ERBIL, Iraq — For ten long days, Ghazala Elyas lived under the self-proclaimed caliphate of the group that calls itself the Islamic State.
Mrs Elyas, 80, is in remission for cancer, but remains bed-ridden for a host of other conditions, including diabetes. She recounted her story from a half-built apartment block in Ankawa, the Christian quarter of Erbil, the capital of Iraqi Kurdistan. She shares the space with more than 500 others from the majority Christian village of Karamlish, which she finally evacuated less than a week ago.
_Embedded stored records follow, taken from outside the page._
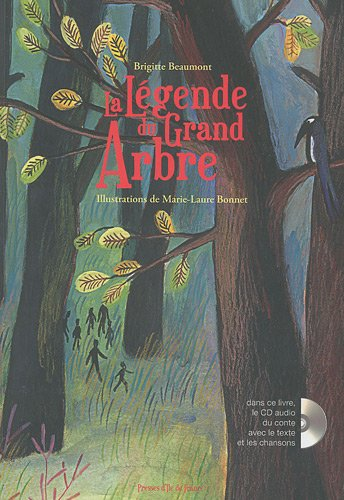 La Légende du Grand Arbre (1CD audio)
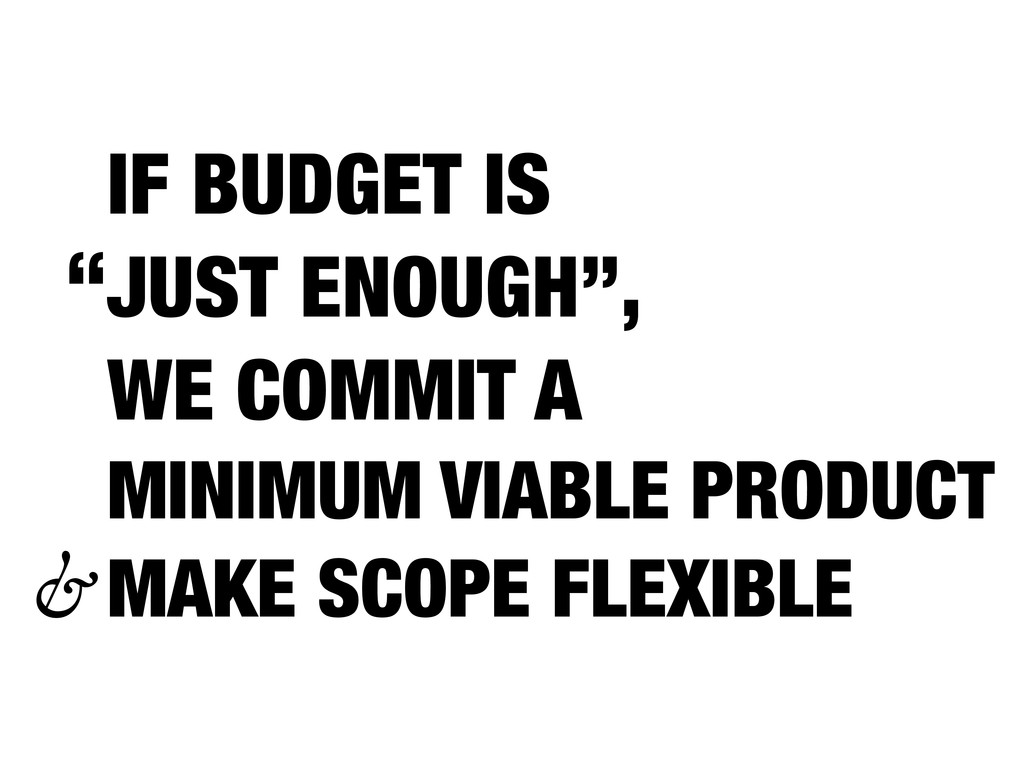 """IF BUDGET IS JUST ENOUGH"""", WE COMMIT A MINIMUM ..."""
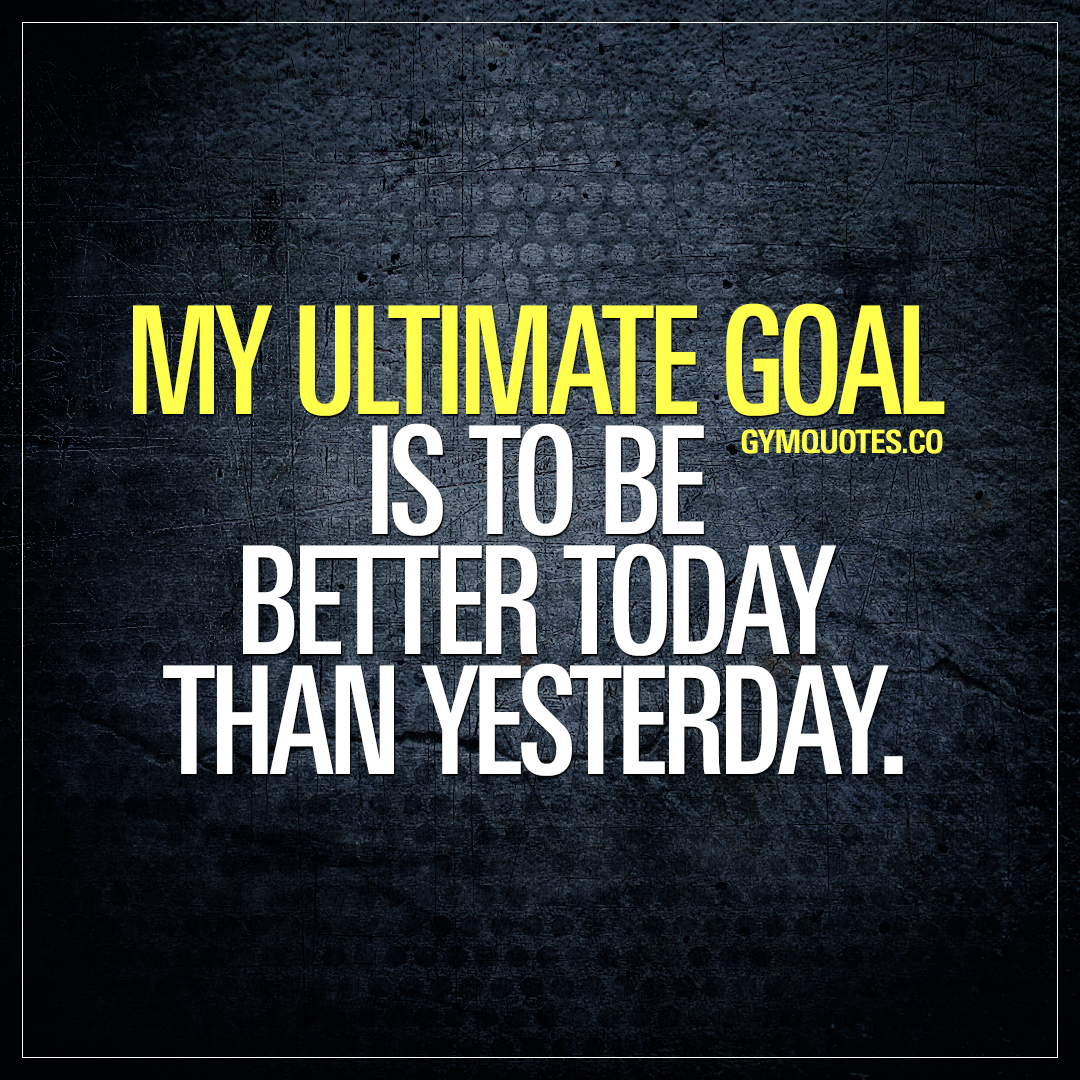 Gym goals quotes: My ultimate goal is to be better today than yesterday.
Ankawa has seen its population explode with the arrival of an estimated 32,5000 internally-displaced persons (IDPs) since the IS captured Mosul, 92 kilometres west of Erbil, in June and subsequently set about taking over numerous nearby towns and villages as well.
When all but 11 of Mrs Elyas’s fellow villagers fled Karamlish on the night of August 6, she and her sister-and-law locked the doors and hoped for the best.
They held out for five days, oblivious of what was going on outside, until they ran out of food and water and were forced to allow the militants into their home.
The IS “boss”, as Mrs Elyas called him, was respectful towards them, she said. “He said he would bring us anything we needed. We asked for food and water.”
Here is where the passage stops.